▶ [Instructions for the task] This exercise calls for every record to be set down again, exactly and in full.

▶ [Data for this task]
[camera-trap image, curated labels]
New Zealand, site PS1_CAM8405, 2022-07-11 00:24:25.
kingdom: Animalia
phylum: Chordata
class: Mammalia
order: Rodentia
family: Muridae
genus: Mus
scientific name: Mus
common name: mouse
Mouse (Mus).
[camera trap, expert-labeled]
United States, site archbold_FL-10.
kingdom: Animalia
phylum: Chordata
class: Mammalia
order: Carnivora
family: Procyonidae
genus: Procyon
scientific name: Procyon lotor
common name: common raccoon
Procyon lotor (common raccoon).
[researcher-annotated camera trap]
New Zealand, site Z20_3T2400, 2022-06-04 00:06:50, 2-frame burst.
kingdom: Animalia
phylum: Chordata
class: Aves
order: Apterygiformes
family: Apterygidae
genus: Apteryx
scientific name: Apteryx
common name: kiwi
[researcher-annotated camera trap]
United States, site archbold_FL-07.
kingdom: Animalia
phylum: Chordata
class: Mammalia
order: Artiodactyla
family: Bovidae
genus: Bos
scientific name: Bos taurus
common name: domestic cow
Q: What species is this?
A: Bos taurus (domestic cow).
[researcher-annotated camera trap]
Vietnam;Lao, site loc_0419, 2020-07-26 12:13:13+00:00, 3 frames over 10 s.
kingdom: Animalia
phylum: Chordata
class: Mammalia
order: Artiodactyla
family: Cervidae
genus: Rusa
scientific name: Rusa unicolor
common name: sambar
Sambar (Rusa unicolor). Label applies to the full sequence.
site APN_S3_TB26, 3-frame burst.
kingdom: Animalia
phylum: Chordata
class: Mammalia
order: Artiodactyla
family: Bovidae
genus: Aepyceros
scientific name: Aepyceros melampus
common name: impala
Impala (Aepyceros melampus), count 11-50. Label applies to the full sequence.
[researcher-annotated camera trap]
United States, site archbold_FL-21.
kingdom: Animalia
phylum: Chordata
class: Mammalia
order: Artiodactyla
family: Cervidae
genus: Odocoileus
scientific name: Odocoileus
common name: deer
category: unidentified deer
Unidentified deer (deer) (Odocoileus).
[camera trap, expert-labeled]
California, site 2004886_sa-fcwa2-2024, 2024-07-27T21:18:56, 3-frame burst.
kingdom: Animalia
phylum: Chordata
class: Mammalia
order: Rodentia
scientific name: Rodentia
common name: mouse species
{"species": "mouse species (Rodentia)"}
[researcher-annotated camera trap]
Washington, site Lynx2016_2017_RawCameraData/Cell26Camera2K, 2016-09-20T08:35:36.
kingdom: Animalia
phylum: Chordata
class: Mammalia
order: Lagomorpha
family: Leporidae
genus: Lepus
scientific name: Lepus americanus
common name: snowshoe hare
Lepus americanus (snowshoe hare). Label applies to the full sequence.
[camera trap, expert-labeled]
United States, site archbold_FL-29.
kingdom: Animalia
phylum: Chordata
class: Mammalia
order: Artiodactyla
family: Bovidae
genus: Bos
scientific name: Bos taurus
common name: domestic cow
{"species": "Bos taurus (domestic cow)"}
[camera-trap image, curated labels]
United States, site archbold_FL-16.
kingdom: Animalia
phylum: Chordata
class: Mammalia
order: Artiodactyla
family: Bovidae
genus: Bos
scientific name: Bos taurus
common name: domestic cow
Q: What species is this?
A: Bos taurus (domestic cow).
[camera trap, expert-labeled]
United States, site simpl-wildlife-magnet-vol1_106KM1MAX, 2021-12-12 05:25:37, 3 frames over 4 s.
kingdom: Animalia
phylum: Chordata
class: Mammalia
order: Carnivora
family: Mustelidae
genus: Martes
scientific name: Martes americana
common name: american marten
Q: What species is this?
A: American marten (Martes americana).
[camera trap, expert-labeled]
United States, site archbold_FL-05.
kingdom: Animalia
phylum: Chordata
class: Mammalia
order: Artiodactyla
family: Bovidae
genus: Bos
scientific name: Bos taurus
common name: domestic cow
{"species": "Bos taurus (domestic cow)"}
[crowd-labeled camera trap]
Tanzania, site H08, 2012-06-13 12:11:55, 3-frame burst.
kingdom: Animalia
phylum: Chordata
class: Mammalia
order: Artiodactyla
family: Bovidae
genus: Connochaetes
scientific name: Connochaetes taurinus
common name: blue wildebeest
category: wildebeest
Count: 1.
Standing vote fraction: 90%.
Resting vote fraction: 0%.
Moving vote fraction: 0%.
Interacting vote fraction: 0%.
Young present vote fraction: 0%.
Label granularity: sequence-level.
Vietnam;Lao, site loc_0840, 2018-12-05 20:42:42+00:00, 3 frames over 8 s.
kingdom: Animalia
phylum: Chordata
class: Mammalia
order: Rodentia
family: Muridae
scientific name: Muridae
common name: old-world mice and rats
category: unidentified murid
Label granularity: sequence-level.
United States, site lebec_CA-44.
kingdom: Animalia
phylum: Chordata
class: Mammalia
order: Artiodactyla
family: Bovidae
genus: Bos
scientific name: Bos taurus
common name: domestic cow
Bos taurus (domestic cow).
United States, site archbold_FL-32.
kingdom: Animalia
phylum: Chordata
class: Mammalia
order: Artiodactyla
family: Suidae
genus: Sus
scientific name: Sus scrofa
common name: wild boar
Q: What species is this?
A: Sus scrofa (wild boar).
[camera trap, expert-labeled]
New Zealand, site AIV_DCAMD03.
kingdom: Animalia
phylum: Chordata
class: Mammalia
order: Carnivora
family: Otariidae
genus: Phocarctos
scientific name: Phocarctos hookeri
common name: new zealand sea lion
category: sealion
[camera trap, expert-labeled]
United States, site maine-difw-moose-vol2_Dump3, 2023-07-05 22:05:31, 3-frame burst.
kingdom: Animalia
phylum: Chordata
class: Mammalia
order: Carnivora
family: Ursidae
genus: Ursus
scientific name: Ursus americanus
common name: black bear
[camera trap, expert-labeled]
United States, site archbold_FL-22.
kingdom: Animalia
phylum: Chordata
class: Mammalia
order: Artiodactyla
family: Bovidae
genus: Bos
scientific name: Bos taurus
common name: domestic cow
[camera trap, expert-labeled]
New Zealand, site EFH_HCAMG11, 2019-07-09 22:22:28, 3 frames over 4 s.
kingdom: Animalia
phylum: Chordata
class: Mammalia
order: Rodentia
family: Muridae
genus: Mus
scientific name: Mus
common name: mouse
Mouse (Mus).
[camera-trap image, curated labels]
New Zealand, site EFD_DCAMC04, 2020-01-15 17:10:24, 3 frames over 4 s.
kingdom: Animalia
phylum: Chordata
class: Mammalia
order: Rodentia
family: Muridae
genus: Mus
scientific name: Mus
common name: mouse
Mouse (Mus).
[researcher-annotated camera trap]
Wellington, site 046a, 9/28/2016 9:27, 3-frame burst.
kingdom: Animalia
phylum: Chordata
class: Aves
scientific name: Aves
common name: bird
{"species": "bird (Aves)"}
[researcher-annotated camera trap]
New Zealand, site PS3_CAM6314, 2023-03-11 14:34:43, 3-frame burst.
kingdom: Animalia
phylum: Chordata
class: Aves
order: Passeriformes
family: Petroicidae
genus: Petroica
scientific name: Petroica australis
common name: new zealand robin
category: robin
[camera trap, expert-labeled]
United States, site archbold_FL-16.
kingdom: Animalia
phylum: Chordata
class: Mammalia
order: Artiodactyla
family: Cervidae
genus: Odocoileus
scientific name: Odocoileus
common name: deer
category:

▶ [Solution to the exercise]
[camera-trap image, curated labels]
New Zealand, site PS1_CAM8405, 2022-07-11 00:24:25.
kingdom: Animalia
phylum: Chordata
class: Mammalia
order: Rodentia
family: Muridae
genus: Mus
scientific name: Mus
common name: mouse
Mouse (Mus).
[camera trap, expert-labeled]
United States, site archbold_FL-10.
kingdom: Animalia
phylum: Chordata
class: Mammalia
order: Carnivora
family: Procyonidae
genus: Procyon
scientific name: Procyon lotor
common name: common raccoon
Procyon lotor (common raccoon).
[researcher-annotated camera trap]
New Zealand, site Z20_3T2400, 2022-06-04 00:06:50, 2-frame burst.
kingdom: Animalia
phylum: Chordata
class: Aves
order: Apterygiformes
family: Apterygidae
genus: Apteryx
scientific name: Apteryx
common name: kiwi
[researcher-annotated camera trap]
United States, site archbold_FL-07.
kingdom: Animalia
phylum: Chordata
class: Mammalia
order: Artiodactyla
family: Bovidae
genus: Bos
scientific name: Bos taurus
common name: domestic cow
Q: What species is this?
A: Bos taurus (domestic cow).
[researcher-annotated camera trap]
Vietnam;Lao, site loc_0419, 2020-07-26 12:13:13+00:00, 3 frames over 10 s.
kingdom: Animalia
phylum: Chordata
class: Mammalia
order: Artiodactyla
family: Cervidae
genus: Rusa
scientific name: Rusa unicolor
common name: sambar
Sambar (Rusa unicolor). Label applies to the full sequence.
site APN_S3_TB26, 3-frame burst.
kingdom: Animalia
phylum: Chordata
class: Mammalia
order: Artiodactyla
family: Bovidae
genus: Aepyceros
scientific name: Aepyceros melampus
common name: impala
Impala (Aepyceros melampus), count 11-50. Label applies to the full sequence.
[researcher-annotated camera trap]
United States, site archbold_FL-21.
kingdom: Animalia
phylum: Chordata
class: Mammalia
order: Artiodactyla
family: Cervidae
genus: Odocoileus
scientific name: Odocoileus
common name: deer
category: unidentified deer
Unidentified deer (deer) (Odocoileus).
[camera trap, expert-labeled]
California, site 2004886_sa-fcwa2-2024, 2024-07-27T21:18:56, 3-frame burst.
kingdom: Animalia
phylum: Chordata
class: Mammalia
order: Rodentia
scientific name: Rodentia
common name: mouse species
{"species": "mouse species (Rodentia)"}
[researcher-annotated camera trap]
Washington, site Lynx2016_2017_RawCameraData/Cell26Camera2K, 2016-09-20T08:35:36.
kingdom: Animalia
phylum: Chordata
class: Mammalia
order: Lagomorpha
family: Leporidae
genus: Lepus
scientific name: Lepus americanus
common name: snowshoe hare
Lepus americanus (snowshoe hare). Label applies to the full sequence.
[camera trap, expert-labeled]
United States, site archbold_FL-29.
kingdom: Animalia
phylum: Chordata
class: Mammalia
order: Artiodactyla
family: Bovidae
genus: Bos
scientific name: Bos taurus
common name: domestic cow
{"species": "Bos taurus (domestic cow)"}
[camera-trap image, curated labels]
United States, site archbold_FL-16.
kingdom: Animalia
phylum: Chordata
class: Mammalia
order: Artiodactyla
family: Bovidae
genus: Bos
scientific name: Bos taurus
common name: domestic cow
Q: What species is this?
A: Bos taurus (domestic cow).
[camera trap, expert-labeled]
United States, site simpl-wildlife-magnet-vol1_106KM1MAX, 2021-12-12 05:25:37, 3 frames over 4 s.
kingdom: Animalia
phylum: Chordata
class: Mammalia
order: Carnivora
family: Mustelidae
genus: Martes
scientific name: Martes americana
common name: american marten
Q: What species is this?
A: American marten (Martes americana).
[camera trap, expert-labeled]
United States, site archbold_FL-05.
kingdom: Animalia
phylum: Chordata
class: Mammalia
order: Artiodactyla
family: Bovidae
genus: Bos
scientific name: Bos taurus
common name: domestic cow
{"species": "Bos taurus (domestic cow)"}
[crowd-labeled camera trap]
Tanzania, site H08, 2012-06-13 12:11:55, 3-frame burst.
kingdom: Animalia
phylum: Chordata
class: Mammalia
order: Artiodactyla
family: Bovidae
genus: Connochaetes
scientific name: Connochaetes taurinus
common name: blue wildebeest
category: wildebeest
Count: 1.
Standing vote fraction: 90%.
Resting vote fraction: 0%.
Moving vote fraction: 0%.
Interacting vote fraction: 0%.
Young present vote fraction: 0%.
Label granularity: sequence-level.
Vietnam;Lao, site loc_0840, 2018-12-05 20:42:42+00:00, 3 frames over 8 s.
kingdom: Animalia
phylum: Chordata
class: Mammalia
order: Rodentia
family: Muridae
scientific name: Muridae
common name: old-world mice and rats
category: unidentified murid
Label granularity: sequence-level.
United States, site lebec_CA-44.
kingdom: Animalia
phylum: Chordata
class: Mammalia
order: Artiodactyla
family: Bovidae
genus: Bos
scientific name: Bos taurus
common name: domestic cow
Bos taurus (domestic cow).
United States, site archbold_FL-32.
kingdom: Animalia
phylum: Chordata
class: Mammalia
order: Artiodactyla
family: Suidae
genus: Sus
scientific name: Sus scrofa
common name: wild boar
Q: What species is this?
A: Sus scrofa (wild boar).
[camera trap, expert-labeled]
New Zealand, site AIV_DCAMD03.
kingdom: Animalia
phylum: Chordata
class: Mammalia
order: Carnivora
family: Otariidae
genus: Phocarctos
scientific name: Phocarctos hookeri
common name: new zealand sea lion
category: sealion
[camera trap, expert-labeled]
United States, site maine-difw-moose-vol2_Dump3, 2023-07-05 22:05:31, 3-frame burst.
kingdom: Animalia
phylum: Chordata
class: Mammalia
order: Carnivora
family: Ursidae
genus: Ursus
scientific name: Ursus americanus
common name: black bear
[camera trap, expert-labeled]
United States, site archbold_FL-22.
kingdom: Animalia
phylum: Chordata
class: Mammalia
order: Artiodactyla
family: Bovidae
genus: Bos
scientific name: Bos taurus
common name: domestic cow
[camera trap, expert-labeled]
New Zealand, site EFH_HCAMG11, 2019-07-09 22:22:28, 3 frames over 4 s.
kingdom: Animalia
phylum: Chordata
class: Mammalia
order: Rodentia
family: Muridae
genus: Mus
scientific name: Mus
common name: mouse
Mouse (Mus).
[camera-trap image, curated labels]
New Zealand, site EFD_DCAMC04, 2020-01-15 17:10:24, 3 frames over 4 s.
kingdom: Animalia
phylum: Chordata
class: Mammalia
order: Rodentia
family: Muridae
genus: Mus
scientific name: Mus
common name: mouse
Mouse (Mus).
[researcher-annotated camera trap]
Wellington, site 046a, 9/28/2016 9:27, 3-frame burst.
kingdom: Animalia
phylum: Chordata
class: Aves
scientific name: Aves
common name: bird
{"species": "bird (Aves)"}
[researcher-annotated camera trap]
New Zealand, site PS3_CAM6314, 2023-03-11 14:34:43, 3-frame burst.
kingdom: Animalia
phylum: Chordata
class: Aves
order: Passeriformes
family: Petroicidae
genus: Petroica
scientific name: Petroica australis
common name: new zealand robin
category: robin
[camera trap, expert-labeled]
United States, site archbold_FL-16.
kingdom: Animalia
phylum: Chordata
class: Mammalia
order: Artiodactyla
family: Cervidae
genus: Odocoileus
scientific name: Odocoileus
common name: deer
category:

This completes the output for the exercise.